9. Weigh yourself every week at about the same time. Weighing yourself every day, or at different times of day, is a bad idea. Daily weight fluctuations caused by dehydration, over-hydration, an incomplete bowel movement, or a big, weighty meal will cause you to go crazy. The frustration will make you want to fill your bathtub with ice cream and eat your way to the drain.

10. Don’t skip breakfast. In fact, don’t skip any meals. Because of the testosterone you’re receiving, your body is under construction and as such you need bricks. The food you eat, particularly the protein, is the bricks and you want to make your building tall and strong like a skyscraper instead of short and dumpy like an outhouse.

11. Avoid environmental estrogens. Modern life is subjecting us to a chemical barrage every second, and lot of the weapons in its toxic arsenal consist of what are known as xenoestrogens. In short, they’re chemicals that mimic the hormone estrogen, and in males, excesses can cause cardiovascular problems and potentially even cancer (most likely of the prostate), in addition to making you pudgy.

Follow these simple rules to avoid some of these xenoestrogens:

  • Don’t heat your food in plastic bowls, or cover it with plastic wrap (the heat causes xenoestrogens to leech into your food)
  • Don’t use air fresheners
  • Don’t drink water from a bottle that’s been sitting in your hot car for more than an hour

 12. Don’t eat anything your great grandmother wouldn’t recognize as food. This goes hand-in-hand with the “don’t eat anything that comes in a box” recommendation, and it’s taken directly from one of nutrition writer Michael Pollan’s books.

The gist is this: most “unrecognizable” foods like things that come in tubes or strange packaging are criminally short on nutrients. They often replace one “bad” nutrient (like fat) for another and the result is something pretty pathetic.

Consider dairy products, specifically low fat or skim milk. They take out the fat, but in order to preserve the creamy texture, they add in powdered milk, which contains oxidized cholesterol. Similarly, removing the fat also removes the fat-soluble vitamins, which then have to be added back in. And when you drink them, these vitamins aren’t even absorbed unless you ingest some fat with the milk!

So yes, drink whole milk, or at least 2% milk, but not too much as it’s calorically denser.

Pollan likes to point out modern bread as an example, too. Traditional bread is made from flour, water, yeast, and salt, but something like Sara Lee’s Soft and Smooth Whole Grain White Bread has about two-dozen chemical ingredients in it.

So stop eating weird “Frankenfoods.”

13. Cultivate gut bacteria. You hear about how regularly eating yogurt and taking bacteria-filled capsules can make you poop like a rock star. Unfortunately, neither practice is probably going to do much to populate or repopulate your gut with the right type of bacteria. There are thousands of species of bacteria in your gastrointestinal system and the typical yogurt or capsule only contains a couple of varieties.

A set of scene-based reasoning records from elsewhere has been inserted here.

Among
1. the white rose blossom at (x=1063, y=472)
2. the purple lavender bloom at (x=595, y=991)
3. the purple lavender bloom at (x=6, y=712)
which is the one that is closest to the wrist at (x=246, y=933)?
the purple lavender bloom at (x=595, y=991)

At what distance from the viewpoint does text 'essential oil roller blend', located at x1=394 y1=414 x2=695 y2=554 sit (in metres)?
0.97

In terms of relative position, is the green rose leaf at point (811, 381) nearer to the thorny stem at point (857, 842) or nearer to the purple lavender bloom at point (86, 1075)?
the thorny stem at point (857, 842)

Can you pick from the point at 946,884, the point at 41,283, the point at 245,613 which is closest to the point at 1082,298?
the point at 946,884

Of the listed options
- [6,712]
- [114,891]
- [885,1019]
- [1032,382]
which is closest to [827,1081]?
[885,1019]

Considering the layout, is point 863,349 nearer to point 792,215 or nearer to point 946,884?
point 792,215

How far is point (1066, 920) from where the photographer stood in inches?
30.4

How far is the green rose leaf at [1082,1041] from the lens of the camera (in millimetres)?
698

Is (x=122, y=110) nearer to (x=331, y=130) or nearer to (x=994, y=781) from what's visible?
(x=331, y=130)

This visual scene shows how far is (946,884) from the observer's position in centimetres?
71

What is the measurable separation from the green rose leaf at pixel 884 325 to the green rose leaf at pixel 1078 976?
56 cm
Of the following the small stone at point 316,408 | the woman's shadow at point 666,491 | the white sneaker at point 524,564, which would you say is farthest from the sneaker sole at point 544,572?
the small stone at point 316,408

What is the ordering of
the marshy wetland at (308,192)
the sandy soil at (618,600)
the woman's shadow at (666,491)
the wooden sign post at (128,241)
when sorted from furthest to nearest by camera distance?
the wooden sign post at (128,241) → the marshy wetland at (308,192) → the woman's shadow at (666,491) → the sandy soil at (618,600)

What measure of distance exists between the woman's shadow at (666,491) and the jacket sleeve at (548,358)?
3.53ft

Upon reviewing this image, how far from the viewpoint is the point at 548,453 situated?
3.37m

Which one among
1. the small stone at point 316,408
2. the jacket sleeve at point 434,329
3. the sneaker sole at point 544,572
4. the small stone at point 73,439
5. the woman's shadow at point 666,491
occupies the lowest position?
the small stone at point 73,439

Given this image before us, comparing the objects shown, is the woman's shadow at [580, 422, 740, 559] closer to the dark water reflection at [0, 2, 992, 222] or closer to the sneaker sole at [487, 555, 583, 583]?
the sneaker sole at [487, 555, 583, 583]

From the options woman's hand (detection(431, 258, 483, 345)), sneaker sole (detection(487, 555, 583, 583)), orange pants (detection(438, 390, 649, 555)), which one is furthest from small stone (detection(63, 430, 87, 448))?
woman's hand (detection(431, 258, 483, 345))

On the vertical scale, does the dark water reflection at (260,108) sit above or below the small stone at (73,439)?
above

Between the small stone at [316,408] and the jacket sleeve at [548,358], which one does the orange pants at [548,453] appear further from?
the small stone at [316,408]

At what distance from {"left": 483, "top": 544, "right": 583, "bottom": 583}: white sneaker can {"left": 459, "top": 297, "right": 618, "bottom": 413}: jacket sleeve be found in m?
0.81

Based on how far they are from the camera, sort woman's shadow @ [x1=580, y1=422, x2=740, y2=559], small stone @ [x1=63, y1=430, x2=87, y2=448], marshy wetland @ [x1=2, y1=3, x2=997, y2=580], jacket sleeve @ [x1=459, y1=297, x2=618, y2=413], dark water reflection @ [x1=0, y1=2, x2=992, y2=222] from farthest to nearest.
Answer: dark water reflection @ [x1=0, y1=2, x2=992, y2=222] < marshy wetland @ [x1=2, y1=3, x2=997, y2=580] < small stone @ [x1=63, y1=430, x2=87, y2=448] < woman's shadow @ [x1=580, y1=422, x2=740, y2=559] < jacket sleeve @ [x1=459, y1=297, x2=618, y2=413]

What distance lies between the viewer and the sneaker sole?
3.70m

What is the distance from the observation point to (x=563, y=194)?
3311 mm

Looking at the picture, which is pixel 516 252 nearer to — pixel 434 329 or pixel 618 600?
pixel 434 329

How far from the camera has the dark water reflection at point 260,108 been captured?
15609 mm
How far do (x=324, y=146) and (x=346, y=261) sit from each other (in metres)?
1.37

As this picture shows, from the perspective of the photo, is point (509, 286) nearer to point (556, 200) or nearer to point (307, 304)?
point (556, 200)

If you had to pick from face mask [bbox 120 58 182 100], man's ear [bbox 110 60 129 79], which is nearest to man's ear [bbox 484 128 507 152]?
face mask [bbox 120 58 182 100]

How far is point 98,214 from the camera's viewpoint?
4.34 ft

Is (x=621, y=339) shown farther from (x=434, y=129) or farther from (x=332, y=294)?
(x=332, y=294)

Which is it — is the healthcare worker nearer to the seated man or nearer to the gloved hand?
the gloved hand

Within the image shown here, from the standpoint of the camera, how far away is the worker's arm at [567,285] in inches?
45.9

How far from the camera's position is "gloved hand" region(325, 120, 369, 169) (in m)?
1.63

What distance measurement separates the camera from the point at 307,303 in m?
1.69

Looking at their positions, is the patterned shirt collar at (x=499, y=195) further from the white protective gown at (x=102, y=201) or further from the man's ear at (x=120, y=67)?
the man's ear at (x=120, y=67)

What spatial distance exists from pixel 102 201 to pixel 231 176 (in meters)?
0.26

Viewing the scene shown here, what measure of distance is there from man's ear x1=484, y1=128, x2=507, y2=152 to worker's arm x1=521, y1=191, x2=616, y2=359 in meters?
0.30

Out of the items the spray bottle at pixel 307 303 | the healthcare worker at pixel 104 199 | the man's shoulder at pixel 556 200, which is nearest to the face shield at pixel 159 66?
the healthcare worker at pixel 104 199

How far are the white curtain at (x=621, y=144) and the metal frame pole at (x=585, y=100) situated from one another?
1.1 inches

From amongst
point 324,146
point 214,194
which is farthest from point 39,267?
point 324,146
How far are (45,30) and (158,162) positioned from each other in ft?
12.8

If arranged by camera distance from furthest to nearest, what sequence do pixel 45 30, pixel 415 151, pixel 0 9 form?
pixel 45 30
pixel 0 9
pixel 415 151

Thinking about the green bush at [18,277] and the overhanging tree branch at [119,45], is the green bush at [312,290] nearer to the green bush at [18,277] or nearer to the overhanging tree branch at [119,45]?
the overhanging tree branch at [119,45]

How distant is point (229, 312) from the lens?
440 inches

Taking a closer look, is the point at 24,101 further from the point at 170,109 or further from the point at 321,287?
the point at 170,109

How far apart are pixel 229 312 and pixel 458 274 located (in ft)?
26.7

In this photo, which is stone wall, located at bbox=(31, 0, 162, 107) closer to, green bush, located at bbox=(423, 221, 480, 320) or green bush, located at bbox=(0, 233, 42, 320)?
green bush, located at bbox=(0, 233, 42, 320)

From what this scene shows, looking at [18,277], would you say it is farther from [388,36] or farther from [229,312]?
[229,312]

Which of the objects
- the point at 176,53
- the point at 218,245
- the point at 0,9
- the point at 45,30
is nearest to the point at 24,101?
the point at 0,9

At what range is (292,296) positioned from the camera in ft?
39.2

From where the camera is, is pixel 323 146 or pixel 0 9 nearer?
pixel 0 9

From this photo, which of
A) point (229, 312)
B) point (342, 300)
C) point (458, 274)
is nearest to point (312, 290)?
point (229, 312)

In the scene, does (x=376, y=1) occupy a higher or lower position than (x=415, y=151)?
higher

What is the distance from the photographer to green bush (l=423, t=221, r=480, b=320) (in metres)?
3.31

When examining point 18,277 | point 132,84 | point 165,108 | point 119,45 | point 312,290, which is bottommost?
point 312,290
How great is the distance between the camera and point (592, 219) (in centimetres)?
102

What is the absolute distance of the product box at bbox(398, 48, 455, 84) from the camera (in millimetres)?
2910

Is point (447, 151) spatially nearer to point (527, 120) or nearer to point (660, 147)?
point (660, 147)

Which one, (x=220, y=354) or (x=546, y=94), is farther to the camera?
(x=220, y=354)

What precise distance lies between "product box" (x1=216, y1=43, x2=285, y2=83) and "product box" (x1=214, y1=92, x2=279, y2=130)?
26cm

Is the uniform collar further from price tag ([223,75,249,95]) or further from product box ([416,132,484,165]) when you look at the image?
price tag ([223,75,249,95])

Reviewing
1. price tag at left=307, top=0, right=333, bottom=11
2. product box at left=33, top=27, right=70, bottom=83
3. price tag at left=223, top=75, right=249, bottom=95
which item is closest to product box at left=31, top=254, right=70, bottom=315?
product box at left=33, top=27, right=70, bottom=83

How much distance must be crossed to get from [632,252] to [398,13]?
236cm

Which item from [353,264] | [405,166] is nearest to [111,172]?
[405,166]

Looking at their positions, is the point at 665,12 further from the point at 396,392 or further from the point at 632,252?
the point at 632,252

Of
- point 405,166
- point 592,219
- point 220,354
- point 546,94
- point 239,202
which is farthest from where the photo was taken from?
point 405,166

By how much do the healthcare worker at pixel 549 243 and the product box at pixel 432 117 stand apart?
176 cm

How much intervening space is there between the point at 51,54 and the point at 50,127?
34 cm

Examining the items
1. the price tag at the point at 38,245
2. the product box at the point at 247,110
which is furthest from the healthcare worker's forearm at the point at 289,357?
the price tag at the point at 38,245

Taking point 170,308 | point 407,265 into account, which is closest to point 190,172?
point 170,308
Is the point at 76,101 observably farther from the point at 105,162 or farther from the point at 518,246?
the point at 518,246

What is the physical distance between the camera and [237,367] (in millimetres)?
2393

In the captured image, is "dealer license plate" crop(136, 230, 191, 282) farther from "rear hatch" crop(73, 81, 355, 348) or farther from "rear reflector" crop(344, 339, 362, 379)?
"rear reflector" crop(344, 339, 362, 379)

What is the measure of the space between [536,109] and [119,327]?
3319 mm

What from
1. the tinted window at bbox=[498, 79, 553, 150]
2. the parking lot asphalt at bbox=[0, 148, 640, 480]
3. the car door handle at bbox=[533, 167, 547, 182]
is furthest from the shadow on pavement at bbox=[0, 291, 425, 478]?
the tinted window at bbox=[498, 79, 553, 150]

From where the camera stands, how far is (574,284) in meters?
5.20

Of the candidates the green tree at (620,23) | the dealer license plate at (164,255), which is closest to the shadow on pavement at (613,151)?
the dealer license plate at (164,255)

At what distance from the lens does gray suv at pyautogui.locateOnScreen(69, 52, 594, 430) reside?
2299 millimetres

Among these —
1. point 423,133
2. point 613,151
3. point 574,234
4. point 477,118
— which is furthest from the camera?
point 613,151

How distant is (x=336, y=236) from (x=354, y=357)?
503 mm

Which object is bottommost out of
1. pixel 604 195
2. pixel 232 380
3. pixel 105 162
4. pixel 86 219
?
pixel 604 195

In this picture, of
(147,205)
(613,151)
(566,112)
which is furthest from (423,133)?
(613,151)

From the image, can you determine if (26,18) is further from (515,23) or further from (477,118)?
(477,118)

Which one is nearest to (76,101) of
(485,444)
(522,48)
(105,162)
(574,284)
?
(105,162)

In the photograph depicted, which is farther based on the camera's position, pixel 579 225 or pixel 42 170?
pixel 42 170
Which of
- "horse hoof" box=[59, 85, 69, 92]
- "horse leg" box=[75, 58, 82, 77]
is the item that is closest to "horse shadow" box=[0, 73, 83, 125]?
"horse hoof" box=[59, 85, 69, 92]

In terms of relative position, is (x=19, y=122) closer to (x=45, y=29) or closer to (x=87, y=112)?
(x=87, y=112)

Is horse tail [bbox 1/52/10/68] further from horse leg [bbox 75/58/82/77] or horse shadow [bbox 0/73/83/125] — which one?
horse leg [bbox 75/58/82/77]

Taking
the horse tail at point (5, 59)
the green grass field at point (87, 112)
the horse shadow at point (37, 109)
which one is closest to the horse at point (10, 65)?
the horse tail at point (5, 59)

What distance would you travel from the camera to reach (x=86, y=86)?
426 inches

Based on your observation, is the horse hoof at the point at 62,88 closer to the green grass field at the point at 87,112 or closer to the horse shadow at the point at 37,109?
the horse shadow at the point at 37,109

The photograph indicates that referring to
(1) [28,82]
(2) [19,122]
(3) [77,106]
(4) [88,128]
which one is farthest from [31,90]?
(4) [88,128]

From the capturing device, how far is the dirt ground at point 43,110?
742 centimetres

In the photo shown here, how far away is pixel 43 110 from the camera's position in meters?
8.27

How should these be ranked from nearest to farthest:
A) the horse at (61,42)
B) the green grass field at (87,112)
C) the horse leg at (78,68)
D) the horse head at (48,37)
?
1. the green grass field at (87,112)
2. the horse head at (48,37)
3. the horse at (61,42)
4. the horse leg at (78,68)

To add to the problem, a lot of products are the victims of mishandling, especially when it comes to pills or capsules. If they’re not continuously refrigerated, the bacteria up and die to the great Petri dish in the sky.

To cultivate gut bacteria, you’re better off eating probiotic foods, aka fermented foods, to create a gut environment that nurtures bacterial growth. Consider regularly eating foods from this list:

  • Sauerkraut (must be refrigerated)
  • Miso
  • Kombucha
  • Pickles (only those marked “fermented”)
  • Kefir

And if you insist on eating yogurt, avoid the stuff with sugar as it feeds competing bacteria. Buy stuff that doesn’t look totally industrialized and taste-wise is pretty much indistinguishable from a Dairy Queen Chocolate Chip Cookie Dough Blizzard. You know, eat stuff that your great grandmother would recognize as yogurt.